- What is required
Extract every line of the items below that contains the string "metres", matching case exactly, and copy each such line in full.

- Available data
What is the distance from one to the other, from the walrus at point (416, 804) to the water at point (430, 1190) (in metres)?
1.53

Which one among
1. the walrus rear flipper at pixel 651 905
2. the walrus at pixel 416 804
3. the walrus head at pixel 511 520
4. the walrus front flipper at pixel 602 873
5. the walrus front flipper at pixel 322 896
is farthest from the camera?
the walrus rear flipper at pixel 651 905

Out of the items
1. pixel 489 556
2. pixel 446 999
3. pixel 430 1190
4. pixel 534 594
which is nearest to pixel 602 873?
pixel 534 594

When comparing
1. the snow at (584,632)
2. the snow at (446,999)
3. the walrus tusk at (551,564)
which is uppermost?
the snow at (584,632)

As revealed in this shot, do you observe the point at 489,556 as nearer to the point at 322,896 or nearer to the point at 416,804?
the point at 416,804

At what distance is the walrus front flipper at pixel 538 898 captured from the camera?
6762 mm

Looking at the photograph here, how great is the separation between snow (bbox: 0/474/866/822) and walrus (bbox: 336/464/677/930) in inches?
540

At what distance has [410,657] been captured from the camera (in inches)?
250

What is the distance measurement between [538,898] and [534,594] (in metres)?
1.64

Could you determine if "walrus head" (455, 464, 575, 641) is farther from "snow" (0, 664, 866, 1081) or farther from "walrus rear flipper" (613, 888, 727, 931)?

--

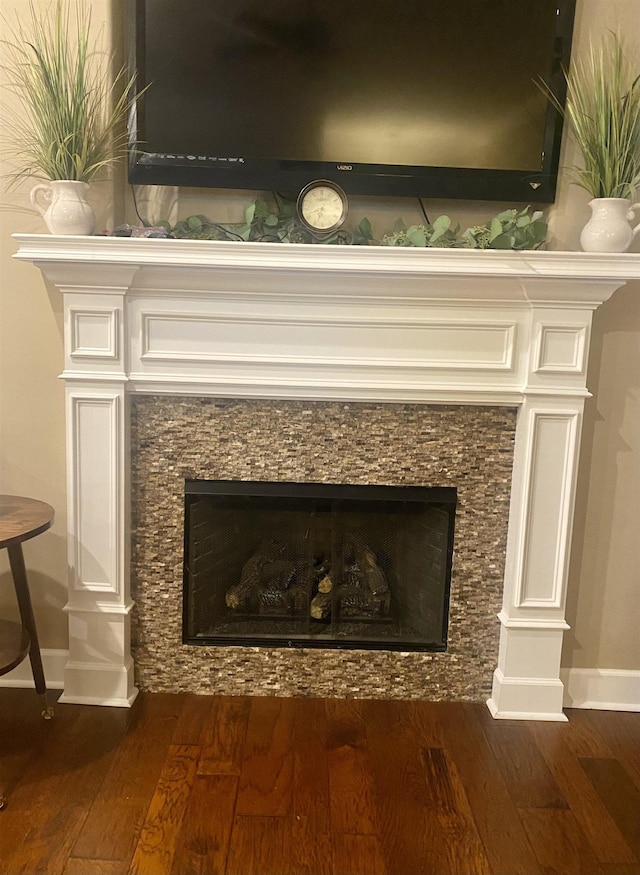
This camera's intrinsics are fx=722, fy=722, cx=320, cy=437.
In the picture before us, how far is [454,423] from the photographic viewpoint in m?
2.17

* * *

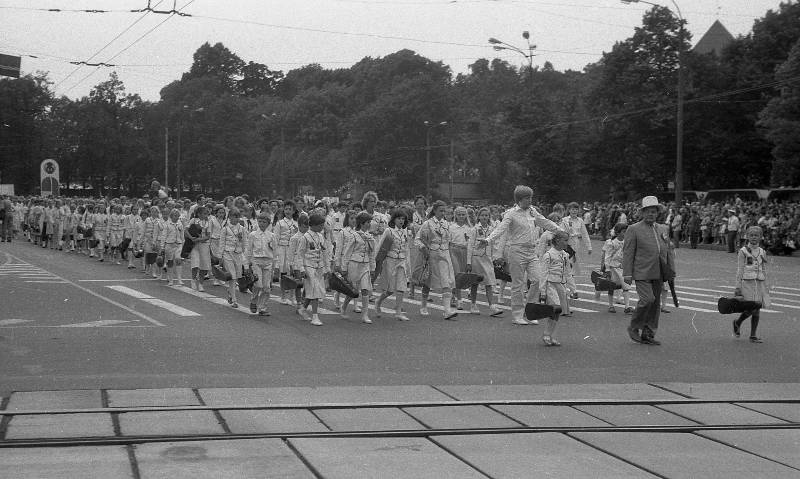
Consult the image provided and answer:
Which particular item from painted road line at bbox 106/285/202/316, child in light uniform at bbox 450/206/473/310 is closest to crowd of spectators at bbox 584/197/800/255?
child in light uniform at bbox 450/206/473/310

- Exercise result
What is the distance from one to the other, from the walrus at point (416, 804) to the water at point (430, 1190) (in metres)?
What is the distance measurement between [538,898] and [534,594] (in metres)?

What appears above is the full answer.